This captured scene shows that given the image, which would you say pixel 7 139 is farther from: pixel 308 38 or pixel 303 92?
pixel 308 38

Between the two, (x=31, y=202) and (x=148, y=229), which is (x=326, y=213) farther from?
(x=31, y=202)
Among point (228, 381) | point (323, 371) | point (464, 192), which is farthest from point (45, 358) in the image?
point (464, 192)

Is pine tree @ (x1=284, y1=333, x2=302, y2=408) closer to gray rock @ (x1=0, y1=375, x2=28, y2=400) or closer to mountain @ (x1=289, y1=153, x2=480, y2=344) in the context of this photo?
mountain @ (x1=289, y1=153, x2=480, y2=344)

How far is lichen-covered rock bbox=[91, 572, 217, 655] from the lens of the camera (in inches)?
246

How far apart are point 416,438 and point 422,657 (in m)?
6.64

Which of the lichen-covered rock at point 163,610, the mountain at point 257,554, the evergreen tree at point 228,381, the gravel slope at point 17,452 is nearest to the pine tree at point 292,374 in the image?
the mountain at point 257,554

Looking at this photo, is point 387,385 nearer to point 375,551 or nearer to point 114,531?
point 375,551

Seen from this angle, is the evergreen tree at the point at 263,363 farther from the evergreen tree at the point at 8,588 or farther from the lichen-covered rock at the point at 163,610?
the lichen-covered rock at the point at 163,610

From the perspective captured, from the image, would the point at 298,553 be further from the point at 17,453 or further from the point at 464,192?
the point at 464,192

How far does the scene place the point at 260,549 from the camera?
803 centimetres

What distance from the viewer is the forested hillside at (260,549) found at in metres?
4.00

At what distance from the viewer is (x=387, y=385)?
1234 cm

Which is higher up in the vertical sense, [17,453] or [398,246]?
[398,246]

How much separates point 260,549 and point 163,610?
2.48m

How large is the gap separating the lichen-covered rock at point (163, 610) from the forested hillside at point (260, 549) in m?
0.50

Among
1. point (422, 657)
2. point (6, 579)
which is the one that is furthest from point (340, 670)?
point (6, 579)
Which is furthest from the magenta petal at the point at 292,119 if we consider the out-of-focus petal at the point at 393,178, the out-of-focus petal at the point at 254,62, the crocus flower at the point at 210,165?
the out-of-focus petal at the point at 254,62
┄┄┄┄┄┄
= Challenge =
Arrange the lines from the one containing "Which is furthest" through the end of the items into a Markdown table with the columns Row and Line text, numbering each row and leaving out blank lines.

= Exercise result =
| Row | Line text |
|---|---|
| 1 | Which is furthest from the magenta petal at the point at 292,119 if we consider the out-of-focus petal at the point at 393,178, the out-of-focus petal at the point at 254,62, the crocus flower at the point at 210,165? |
| 2 | the out-of-focus petal at the point at 254,62 |